### TASKS TO COMPLETE
[a] In the Yale football article, what will be dedicated before the game against Harvard University?
[b] Reproduce word for word the part of the Yale football article between "Nov. 20 (Bloomberg)" and "against Harvard University.", inclusive.
━━━━━ PROVIDED TEXT
By Curtis Eichelberger

Nov. 20 (Bloomberg) -- Jerome Kenney spent three decades at Merrill Lynch & Co., where he helped transform a retail brokerage into an investment bank and became vice chairman before it went out of business last year. But he’ll always have Yale University football.

Kenney earned his bachelor’s degree from the New Haven, Connecticut, school, and between him and his three brothers, a member of his family was on the team from the 1957 season through the 1970 season. A nephew, who graduated in 1993, also played. Tomorrow, the Kenney Center, a three-story athletic building with meeting rooms and offices financed with donations from the family, will be dedicated before the game against Harvard University.

Kenney, 68, said the school can become a football power again. Yale produced two Heisman Trophy winners and in 1960 shared the title as best college football team in the east with the U.S. Naval Academy, beating out nationally ranked teams such as Penn State, Pittsburgh and Syracuse. Merrill, once the largest U.S. securities firm, suffered more than $55 billion of losses and writedowns before being sold to Bank of America Corp.

“The long-term goal is to restore what you had earlier; world-class facilities, which enable you to hire the best coaches and you are competing for the brightest athletes to consider Yale among any other choice,” Kenney, now a senior adviser at BlackRock Inc., the largest publicly traded U.S. money manager, said in an interview about his family’s contribution. “That’s the broader goal.”
━━━━━━━━━━
━━━━━ ENTRIES
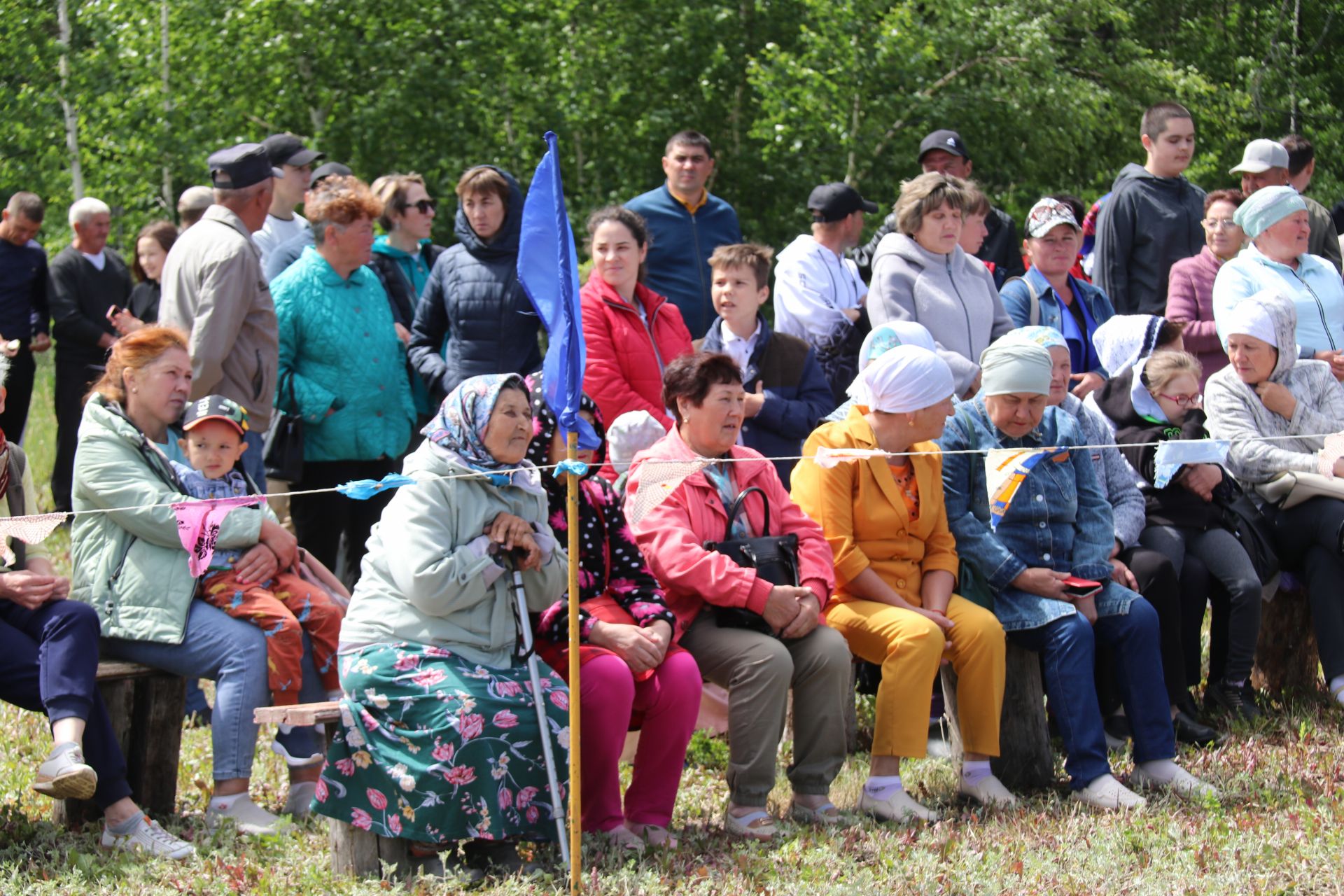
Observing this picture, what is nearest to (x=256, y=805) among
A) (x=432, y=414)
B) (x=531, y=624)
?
(x=531, y=624)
━━━━━━━━━━
### ANSWERS TO THE TASKS
[a] The Kenney Center, a three-story athletic building with meeting rooms and offices financed with donations from the Kenney family.

[b]
Nov. 20 (Bloomberg) -- Jerome Kenney spent three decades at Merrill Lynch & Co., where he helped transform a retail brokerage into an investment bank and became vice chairman before it went out of business last year. But he’ll always have Yale University football.

Kenney earned his bachelor’s degree from the New Haven, Connecticut, school, and between him and his three brothers, a member of his family was on the team from the 1957 season through the 1970 season. A nephew, who graduated in 1993, also played. Tomorrow, the Kenney Center, a three-story athletic building with meeting rooms and offices financed with donations from the family, will be dedicated before the game against Harvard University.